Thank you, Sarah. Anthony, can you address both questions, the size of the opportunity for RHNA and also the debt offering terms?
Sure, happy to do so. First of all, Everything I've just said about pitocintamab, I would echo for Arena S. Very happy owners of Arena S, and the team is really here looking for any and all opportunities to expand and accelerate the opportunity. Again, looking forward to the first potentially pivotal and registrational data here during the course of 2026, initially in the platinum-resistant ovarian cancer setting. Today, I can reiterate our overall guidance of $2 billion plus for RENA-S. That's really underpinned by second line plus PROC, second line plus endometrial, second line plus PSOC, and then also moving forward, the frontline endometrial opportunity. What's important to note for those first three indications that I've mentioned, second-line PROC, second-line endometrial, second-line PSOC, we've already initiated phase three trials. So very excited about the opportunity, very excited about what we're seeing in terms of the data. so far, both in PROC and endometrial cancer. So that takeaway is we continue to reiterate our peak year sales guidance of $2 billion plus, and a very significant amount of clinical development work is ongoing to underpin that investment, that peak year sales guidance, excuse me. In terms of the overall debt offering, first of all, we're very pleased with the demand for the offering, both in quantum, in terms of also the high-quality nature of the investors that ultimately subscribed to the deal. Again, it's $5.5 billion, with roughly $2.5 billion of it being fixed. Another $3 billion is floating assets. rate debt based upon a spread over three months so far. Now, what we have done for the $3 billion that is floating around $1.6 billion of that, we've hedged back to make it fixed. So net $4.1 billion is now fixed as well as the remaining being floating. One thing I would leave you with is that we've committed and remain committed to getting below three times gross leverage by the end of And one maybe other data point to kind of help you sort of think this through would be if you look at the kind of weighted average, you know, based upon current market conditions, the weighted average sort of effective interest rate of the debt is around 6.6%. So that's what I can help you with for now.
Thanks, Anthony. Thanks, Sarah, for the questions. Let's see whether there's any further questions. Operator?
And now we're going to take our last question for today. And it comes to the line of Benjamin Jackson from Jefferies. Your line is open. Please ask your question.

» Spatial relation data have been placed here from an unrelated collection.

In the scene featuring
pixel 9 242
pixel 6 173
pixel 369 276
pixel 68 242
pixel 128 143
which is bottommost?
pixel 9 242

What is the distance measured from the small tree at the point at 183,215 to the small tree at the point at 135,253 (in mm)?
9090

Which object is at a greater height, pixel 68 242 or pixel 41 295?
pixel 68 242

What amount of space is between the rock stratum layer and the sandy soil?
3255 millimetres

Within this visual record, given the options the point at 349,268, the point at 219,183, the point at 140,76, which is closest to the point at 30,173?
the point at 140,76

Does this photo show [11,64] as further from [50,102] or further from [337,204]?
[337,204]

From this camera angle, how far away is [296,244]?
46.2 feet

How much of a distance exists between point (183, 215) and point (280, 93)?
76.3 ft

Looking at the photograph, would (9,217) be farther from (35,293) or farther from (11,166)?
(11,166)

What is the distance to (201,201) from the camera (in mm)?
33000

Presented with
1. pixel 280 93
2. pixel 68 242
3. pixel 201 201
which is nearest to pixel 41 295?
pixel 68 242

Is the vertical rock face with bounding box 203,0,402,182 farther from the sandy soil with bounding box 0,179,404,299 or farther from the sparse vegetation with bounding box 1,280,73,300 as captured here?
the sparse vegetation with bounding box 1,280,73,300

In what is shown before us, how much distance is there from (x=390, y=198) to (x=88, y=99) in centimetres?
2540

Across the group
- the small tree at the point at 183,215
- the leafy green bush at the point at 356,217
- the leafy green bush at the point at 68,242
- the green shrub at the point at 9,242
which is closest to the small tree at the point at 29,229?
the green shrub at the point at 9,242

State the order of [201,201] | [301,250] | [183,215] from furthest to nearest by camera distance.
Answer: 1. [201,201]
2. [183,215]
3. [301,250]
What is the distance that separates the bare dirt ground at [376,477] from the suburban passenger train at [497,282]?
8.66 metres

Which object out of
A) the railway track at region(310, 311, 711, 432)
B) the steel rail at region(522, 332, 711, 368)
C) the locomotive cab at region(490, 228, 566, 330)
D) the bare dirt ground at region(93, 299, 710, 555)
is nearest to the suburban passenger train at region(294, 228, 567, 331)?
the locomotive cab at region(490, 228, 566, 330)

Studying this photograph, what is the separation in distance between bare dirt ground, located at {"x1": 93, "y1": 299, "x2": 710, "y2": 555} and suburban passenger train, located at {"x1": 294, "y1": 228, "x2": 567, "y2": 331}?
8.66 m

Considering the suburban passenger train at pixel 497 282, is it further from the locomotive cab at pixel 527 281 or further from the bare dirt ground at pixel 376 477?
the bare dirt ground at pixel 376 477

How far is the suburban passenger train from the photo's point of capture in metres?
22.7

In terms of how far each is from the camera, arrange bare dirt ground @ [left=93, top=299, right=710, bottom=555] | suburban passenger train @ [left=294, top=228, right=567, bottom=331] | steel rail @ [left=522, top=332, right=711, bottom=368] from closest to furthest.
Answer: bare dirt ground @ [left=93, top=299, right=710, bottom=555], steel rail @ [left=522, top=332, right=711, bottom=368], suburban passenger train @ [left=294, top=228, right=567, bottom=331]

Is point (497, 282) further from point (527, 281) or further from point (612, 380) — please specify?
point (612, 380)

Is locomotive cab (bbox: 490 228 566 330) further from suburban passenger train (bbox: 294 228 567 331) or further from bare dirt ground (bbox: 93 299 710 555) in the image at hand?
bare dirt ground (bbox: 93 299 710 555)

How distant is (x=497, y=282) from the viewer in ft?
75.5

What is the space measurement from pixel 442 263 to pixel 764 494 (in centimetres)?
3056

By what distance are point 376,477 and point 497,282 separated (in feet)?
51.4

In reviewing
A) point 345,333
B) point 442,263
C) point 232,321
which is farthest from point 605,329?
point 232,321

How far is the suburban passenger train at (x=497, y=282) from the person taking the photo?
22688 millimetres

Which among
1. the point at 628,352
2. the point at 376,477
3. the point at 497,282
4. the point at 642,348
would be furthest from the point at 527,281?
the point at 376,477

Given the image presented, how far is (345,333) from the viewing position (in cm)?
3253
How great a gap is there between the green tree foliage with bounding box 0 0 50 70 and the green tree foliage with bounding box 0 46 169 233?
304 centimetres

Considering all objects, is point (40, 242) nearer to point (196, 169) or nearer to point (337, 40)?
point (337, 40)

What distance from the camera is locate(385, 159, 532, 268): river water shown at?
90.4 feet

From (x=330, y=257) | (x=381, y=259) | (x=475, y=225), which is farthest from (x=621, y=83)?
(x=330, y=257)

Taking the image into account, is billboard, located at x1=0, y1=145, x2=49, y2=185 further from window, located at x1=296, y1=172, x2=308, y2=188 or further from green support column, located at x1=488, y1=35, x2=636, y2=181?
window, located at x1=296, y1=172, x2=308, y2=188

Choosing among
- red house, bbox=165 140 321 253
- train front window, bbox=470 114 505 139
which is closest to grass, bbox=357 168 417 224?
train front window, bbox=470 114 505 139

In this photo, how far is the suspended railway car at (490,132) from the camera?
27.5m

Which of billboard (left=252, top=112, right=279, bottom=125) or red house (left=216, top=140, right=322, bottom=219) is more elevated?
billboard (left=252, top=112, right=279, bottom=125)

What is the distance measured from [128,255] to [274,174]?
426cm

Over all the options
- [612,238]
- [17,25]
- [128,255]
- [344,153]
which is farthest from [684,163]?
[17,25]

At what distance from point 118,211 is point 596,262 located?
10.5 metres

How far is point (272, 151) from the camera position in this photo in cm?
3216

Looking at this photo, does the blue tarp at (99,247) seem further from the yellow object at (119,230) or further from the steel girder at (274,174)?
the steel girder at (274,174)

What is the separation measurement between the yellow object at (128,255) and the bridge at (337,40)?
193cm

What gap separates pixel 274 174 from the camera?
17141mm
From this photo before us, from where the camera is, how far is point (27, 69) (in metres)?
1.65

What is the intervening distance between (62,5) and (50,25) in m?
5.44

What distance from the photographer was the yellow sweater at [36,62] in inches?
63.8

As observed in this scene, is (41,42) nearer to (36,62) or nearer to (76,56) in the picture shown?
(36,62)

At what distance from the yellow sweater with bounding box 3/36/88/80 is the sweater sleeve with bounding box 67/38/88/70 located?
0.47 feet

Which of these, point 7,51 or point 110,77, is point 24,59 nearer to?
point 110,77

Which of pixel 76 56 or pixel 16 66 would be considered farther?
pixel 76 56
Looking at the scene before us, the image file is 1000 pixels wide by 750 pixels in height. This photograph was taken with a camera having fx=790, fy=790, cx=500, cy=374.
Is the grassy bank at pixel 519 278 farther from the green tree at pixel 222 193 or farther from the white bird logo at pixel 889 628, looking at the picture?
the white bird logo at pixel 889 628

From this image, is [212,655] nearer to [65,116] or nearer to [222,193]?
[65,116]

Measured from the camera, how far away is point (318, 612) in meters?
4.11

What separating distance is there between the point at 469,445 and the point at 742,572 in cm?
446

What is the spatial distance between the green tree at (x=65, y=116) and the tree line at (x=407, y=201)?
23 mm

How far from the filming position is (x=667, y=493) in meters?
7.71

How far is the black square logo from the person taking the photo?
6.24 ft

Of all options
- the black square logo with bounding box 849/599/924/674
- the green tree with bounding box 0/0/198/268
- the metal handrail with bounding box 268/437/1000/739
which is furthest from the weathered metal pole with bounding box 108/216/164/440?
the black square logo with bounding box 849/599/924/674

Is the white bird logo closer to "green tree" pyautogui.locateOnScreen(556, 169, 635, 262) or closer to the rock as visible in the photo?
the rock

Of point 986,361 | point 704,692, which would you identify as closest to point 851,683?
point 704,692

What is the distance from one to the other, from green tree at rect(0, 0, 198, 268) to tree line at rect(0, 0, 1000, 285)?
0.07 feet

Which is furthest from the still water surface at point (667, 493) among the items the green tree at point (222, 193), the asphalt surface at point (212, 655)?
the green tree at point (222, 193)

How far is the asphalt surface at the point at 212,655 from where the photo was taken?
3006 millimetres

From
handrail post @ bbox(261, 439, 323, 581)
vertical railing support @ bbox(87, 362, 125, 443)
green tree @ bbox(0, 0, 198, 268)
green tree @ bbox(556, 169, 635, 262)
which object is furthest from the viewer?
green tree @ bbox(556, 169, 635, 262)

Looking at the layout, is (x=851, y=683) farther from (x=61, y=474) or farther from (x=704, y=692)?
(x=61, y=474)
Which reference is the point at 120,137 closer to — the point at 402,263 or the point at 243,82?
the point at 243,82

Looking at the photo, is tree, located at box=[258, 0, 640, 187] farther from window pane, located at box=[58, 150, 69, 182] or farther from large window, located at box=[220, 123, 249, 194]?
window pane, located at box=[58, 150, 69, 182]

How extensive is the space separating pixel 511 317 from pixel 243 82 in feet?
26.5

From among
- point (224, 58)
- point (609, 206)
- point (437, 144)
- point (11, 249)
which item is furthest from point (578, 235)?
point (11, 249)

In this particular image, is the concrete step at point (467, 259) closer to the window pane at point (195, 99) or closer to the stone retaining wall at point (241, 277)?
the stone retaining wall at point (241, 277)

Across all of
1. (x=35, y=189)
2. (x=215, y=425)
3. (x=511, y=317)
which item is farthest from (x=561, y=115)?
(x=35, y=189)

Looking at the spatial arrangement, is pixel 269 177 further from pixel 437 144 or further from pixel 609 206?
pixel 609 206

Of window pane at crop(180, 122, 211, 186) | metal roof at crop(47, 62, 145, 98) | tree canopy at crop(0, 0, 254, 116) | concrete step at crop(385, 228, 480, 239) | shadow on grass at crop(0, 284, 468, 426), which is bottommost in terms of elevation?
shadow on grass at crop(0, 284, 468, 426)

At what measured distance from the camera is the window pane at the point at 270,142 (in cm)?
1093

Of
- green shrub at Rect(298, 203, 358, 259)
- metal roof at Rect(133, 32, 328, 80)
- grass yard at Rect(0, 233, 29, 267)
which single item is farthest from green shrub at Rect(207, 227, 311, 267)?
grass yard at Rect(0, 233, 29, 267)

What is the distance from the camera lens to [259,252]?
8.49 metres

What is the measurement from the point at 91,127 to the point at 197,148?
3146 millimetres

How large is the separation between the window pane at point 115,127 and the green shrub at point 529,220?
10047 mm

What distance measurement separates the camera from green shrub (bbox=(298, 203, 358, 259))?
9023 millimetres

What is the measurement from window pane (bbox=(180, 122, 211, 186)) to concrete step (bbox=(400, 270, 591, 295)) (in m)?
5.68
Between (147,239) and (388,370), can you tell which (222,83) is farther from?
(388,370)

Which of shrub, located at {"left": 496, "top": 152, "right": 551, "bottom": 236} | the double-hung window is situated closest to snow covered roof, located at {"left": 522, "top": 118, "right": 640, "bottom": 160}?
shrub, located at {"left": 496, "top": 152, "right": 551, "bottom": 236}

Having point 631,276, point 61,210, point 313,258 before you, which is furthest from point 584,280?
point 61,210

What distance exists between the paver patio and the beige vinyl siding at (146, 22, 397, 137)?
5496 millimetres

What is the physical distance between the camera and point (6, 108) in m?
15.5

Brilliant. Thank you. I'm conscious of the time, so just one from me. I guess longer term, are you able to comment on how you're thinking about the level of sales and marketing investments needing to be made ahead of any potential launches, given that you're now starting to get into the later stages of a lot of this pivotal data? So how comfortable are you with how big and where the team is located today and how much more scale needs to be achieved in terms of feet on the floor? Thank you.
Thanks, Ben, for the question, and I will ask Brad to give a short feedback here. Brad?
Yeah, thank you for the question, and we continue to be disciplined on OPEX as guided, and certainly we'll invest strategically to strengthen the development and commercialization to bring our medicines to as many patients as possible. We're strong with where we are today, both U.S. and Japan, and early signs in Europe are encouraging, and I look forward to sharing more in the not-too-distant future.
Thanks, Brad. So more to come, Ben, in the future. Thank you.
Thank you, Benjamin. There are no further questions for today. I would now like to hand the conference over to your speaker, Johan de Winkel, for any closing remarks.
So thank you for calling in today. If you have additional questions, please reach out to our investor relations team. We very much look forward to speaking with you again soon.